DOCUMENT =
Telle la révocation de l’édit de Nantes par lequel jadis le pouvoir absolutiste accordait la liberté aux protestants, ces projets de loi témoignent de la volonté de révoquer la liberté de s’abstenir (
acte déviant et hérétique) par le pouvoir absolutiste et totalitaire de la démocratie : le mouvement démocratique français est incontestablement l’héritier du mouvement catholique gallican. Et finalement, on ne sera plus à une contradiction près, car créer une loi contre l’abstention en rendant obligatoire le vote, c’est donc user de ce droit de légiférer par des représentants -
sans véritable légitimité démocratique - pour obliger les citoyens à leur en accorder une, même symbolique, mais contre leur gré… Même si nous savions déjà que la démocratie est belle et bien une religion, nous apprendrons maintenant, sa véritable intolérance.
La démocratie obligerait juridiquement l’ensemble des citoyens à se plier à ce rite du vote pour qu’ils participent à la messes électorales dans les temples démocratiques, dans lesquels sont entreposées les urnes sacrées attendant de recevoir nos offrandes et nos sacrifices. Autant de témoignages de notre foi en la démocratie donnés aux inquisiteurs de la République.

ÉNONCÉ = Reproduisez intégralement, sans aucune modification, le texte ci-dessus sur le vote obligatoire.

DONNÉES FOURNIES =

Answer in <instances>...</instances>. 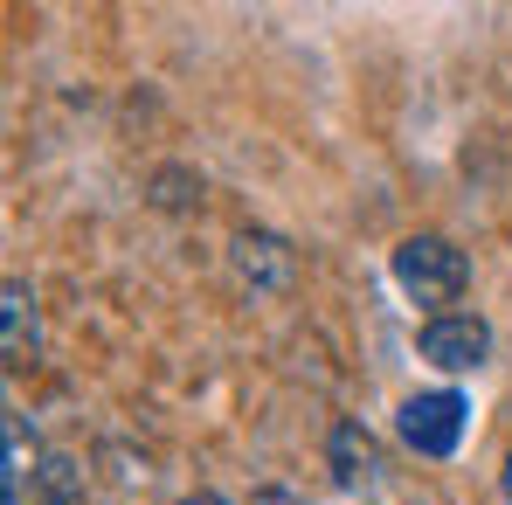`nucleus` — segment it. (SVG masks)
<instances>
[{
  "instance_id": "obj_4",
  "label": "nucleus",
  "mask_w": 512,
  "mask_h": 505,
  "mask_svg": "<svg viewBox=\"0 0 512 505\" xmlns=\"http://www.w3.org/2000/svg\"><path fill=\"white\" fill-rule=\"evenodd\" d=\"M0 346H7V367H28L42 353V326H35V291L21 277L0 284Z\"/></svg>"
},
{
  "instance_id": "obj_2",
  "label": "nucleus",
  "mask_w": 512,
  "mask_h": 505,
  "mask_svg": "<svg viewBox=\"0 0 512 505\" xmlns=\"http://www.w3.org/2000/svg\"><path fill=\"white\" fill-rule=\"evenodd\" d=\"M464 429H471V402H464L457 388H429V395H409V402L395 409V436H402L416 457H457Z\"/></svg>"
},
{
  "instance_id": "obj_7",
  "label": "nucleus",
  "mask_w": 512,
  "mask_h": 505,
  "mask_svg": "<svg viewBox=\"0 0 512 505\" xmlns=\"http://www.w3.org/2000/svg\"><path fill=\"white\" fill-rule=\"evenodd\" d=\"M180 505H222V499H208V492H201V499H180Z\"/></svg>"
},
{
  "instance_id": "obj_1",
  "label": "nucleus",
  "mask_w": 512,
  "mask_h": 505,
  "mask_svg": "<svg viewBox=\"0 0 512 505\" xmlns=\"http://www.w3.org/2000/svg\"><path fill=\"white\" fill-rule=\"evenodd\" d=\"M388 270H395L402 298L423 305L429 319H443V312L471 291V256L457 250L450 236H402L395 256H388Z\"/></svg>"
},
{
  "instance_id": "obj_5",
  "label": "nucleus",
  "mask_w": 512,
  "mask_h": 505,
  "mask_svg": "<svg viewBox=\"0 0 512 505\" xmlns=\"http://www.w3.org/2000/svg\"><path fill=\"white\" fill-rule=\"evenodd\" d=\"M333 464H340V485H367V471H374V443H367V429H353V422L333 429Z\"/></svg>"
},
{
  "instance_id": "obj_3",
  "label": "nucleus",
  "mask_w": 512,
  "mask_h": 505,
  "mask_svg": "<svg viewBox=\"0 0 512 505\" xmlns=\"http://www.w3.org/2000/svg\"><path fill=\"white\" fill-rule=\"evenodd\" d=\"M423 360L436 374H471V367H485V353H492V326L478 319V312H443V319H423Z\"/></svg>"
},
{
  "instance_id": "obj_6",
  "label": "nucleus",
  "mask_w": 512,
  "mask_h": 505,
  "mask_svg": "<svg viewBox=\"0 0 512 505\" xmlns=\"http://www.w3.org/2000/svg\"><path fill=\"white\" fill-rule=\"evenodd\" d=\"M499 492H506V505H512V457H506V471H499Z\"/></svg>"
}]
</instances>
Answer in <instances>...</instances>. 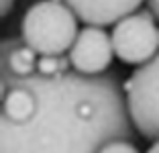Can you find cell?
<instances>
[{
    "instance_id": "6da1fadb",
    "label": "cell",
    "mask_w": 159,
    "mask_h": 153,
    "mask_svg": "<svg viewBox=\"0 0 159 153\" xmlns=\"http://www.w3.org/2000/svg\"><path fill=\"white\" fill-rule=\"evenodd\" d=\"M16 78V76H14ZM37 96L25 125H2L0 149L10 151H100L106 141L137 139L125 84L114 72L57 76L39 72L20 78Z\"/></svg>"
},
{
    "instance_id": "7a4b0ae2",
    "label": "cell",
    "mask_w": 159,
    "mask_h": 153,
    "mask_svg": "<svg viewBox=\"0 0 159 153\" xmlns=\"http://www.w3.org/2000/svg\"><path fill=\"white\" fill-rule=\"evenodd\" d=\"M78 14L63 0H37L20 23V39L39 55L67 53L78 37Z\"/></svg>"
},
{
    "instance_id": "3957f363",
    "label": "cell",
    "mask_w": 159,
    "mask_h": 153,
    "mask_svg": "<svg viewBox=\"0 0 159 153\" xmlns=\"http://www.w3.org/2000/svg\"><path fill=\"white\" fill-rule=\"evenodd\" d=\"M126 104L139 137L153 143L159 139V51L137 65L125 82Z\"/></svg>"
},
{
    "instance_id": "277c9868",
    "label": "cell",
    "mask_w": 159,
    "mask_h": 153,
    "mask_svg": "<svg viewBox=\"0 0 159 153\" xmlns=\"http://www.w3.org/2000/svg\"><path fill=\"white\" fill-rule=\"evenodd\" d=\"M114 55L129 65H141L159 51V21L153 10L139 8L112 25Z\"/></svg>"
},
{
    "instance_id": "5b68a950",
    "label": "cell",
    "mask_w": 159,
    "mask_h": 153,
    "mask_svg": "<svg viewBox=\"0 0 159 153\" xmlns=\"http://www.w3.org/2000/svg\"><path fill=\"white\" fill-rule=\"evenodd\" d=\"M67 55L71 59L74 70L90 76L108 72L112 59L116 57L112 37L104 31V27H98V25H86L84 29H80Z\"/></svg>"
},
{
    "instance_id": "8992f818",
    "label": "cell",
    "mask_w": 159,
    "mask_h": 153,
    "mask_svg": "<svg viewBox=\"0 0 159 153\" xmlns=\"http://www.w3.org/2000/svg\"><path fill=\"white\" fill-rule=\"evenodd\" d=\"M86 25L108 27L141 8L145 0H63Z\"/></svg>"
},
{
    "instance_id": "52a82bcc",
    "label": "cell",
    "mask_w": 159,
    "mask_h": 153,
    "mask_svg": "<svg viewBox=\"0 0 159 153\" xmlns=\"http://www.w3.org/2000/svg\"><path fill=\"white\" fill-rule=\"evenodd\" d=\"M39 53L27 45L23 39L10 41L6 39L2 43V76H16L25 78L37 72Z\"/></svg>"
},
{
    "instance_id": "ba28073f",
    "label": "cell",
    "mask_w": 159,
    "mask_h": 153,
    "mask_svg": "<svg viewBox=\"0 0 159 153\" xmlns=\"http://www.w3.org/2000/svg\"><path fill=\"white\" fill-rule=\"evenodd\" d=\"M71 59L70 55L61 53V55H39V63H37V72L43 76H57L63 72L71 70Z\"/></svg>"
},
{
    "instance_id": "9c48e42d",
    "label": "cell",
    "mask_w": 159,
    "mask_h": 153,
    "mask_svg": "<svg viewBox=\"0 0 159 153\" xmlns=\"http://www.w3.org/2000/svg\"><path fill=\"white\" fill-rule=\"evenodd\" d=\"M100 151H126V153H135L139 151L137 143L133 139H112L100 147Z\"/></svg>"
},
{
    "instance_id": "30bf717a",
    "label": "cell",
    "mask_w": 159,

RÉPONSE =
Telle la révocation de l’édit de Nantes par lequel jadis le pouvoir absolutiste accordait la liberté aux protestants, ces projets de loi témoignent de la volonté de révoquer la liberté de s’abstenir (
acte déviant et hérétique) par le pouvoir absolutiste et totalitaire de la démocratie : le mouvement démocratique français est incontestablement l’héritier du mouvement catholique gallican. Et finalement, on ne sera plus à une contradiction près, car créer une loi contre l’abstention en rendant obligatoire le vote, c’est donc user de ce droit de légiférer par des représentants -
sans véritable légitimité démocratique - pour obliger les citoyens à leur en accorder une, même symbolique, mais contre leur gré… Même si nous savions déjà que la démocratie est belle et bien une religion, nous apprendrons maintenant, sa véritable intolérance.
La démocratie obligerait juridiquement l’ensemble des citoyens à se plier à ce rite du vote pour qu’ils participent à la messes électorales dans les temples démocratiques, dans lesquels sont entreposées les urnes sacrées attendant de recevoir nos offrandes et nos sacrifices. Autant de témoignages de notre foi en la démocratie donnés aux inquisiteurs de la République.